The Town of Plainfield is situated in the scenic Berkshire Highlands where Hampshire County merges into neighboring Franklin and Berkshire Counties. Plainfield is part of the Hilltowns of Western Massachusetts.

Plainfield sits 1620′ above sea level, and the peaks of West Mountain (at 2125') are the highest elevation in Hampshire County.

According to the United States Census Bureau, the town has a total area of 21.3 sqmi, of which 21.0 sqmi is land and 0.2 sqmi (0.99%) is water.

Plainfield's waterways serve as the headwaters of the Westfield and Deerfield rivers.

Plainfield is bordered by the towns of Cummington, Ashfield, Hawley, Savoy, and Windsor.

==Demographics==

As of the census of 2000, there were 589 people, 243 households, and 166 families residing in the town. The population density was 28.0 PD/sqmi. There were 311 housing units at an average density of 14.8 per square mile (5.7/km^{2}). The racial makeup of the town was 98.13% White, 0.34% Native American, 0.17% Asian, and 1.36% from two or more races. Hispanic or Latino of any race were 0.68% of the population.

There were 243 households, out of which 31.3% had children under the age of 18 living with them, 60.9% were married couples living together, 4.5% had a female householder with no husband present, and 31.3% were non-families. Of all households, 25.9% were made up of individuals, and 10.3% had someone living alone who was 65 years of age or older. The average household size was 2.42 and the average family size was 2.92.

In the town, the population was spread out, with 24.8% under the age of 18, 4.2% from 18 to 24, 26.1% from 25 to 44, 31.9% from 45 to 64, and 12.9% who were 65 years of age or older. The median age was 42 years. For every 100 females, there were 94.4 males. For every 100 females age 18 and over, there were 99.5 males.

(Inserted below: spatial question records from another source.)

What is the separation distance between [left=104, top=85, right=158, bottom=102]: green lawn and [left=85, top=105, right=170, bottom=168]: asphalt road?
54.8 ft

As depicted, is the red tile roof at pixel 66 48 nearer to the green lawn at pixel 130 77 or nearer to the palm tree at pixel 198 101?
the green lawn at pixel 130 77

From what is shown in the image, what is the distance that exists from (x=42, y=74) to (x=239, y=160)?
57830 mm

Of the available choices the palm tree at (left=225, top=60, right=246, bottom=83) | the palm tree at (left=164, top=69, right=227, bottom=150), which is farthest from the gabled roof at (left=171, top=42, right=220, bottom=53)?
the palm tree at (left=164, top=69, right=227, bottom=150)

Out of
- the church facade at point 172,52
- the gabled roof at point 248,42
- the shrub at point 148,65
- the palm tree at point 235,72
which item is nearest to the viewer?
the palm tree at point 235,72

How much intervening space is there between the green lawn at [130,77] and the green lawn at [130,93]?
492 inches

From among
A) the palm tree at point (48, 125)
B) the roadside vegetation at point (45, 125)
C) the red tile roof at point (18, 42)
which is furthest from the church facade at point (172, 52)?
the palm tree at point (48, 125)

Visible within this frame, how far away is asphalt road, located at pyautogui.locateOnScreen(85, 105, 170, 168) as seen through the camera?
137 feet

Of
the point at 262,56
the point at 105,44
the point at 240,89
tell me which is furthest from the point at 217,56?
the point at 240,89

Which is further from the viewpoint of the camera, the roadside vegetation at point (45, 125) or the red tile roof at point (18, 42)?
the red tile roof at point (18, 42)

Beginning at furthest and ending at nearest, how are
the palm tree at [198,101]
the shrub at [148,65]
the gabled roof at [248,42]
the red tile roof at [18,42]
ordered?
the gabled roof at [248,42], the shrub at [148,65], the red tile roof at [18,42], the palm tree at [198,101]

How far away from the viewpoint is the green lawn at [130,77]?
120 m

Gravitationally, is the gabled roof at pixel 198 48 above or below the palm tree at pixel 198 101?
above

The median income for a household in the town was $37,250, and the median income for a family was $46,042. Males had a median income of $31,625 versus $26,875 for females. The per capita income for the town was $20,785. About 4.8% of families and 8.0% of the population were below the poverty line, including 4.9% of those under age 18 and none of those age 65 or over.

==Government==
Plainfield is governed by a town meeting open to all registered voters in the town. Ongoing town matters are managed by an elected board of selectmen and other boards and commissions. The town is part of the First Hampshire District in the Massachusetts House of Representatives, represented by Lindsay Sabadosa, and the Berkshire, Franklin, and Hampshire Senate district, represented by Adam G. Hinds.

==Notable people==
- Erastus Newton Bates, Illinois and Minnesota legislator
- John Brown (1800–1859), abolitionist who played a role in starting the Civil War
- William Cullen Bryant (1794–1878), poet, philosopher
- Ralph Ellison, African-American novelist, literary critic, scholar and writer
- Martha J. Lamb, author, historian
- Charles McCarry (born 1930), author of more than ten novels and numerous works of non-fiction
- James Naismith, inventor of basketball
- Talcott Seelye, former United States Ambassador to Tunisia and Syria, Arabist
- Charles Dudley Warner, born in Plainfield in 1829, author, editor Hartford Courant
- Marcus Whitman (1802–1847), missionary physician

==Points of interest==
- Plainfield Pond
- Deer Hill State Reservation
- Dubuque Memorial State Forest
- Shaw Hudson House; museum and historical home of note
- Old Millers site; one of eight mills on the Old Mill stream; Plainfield Historical Society.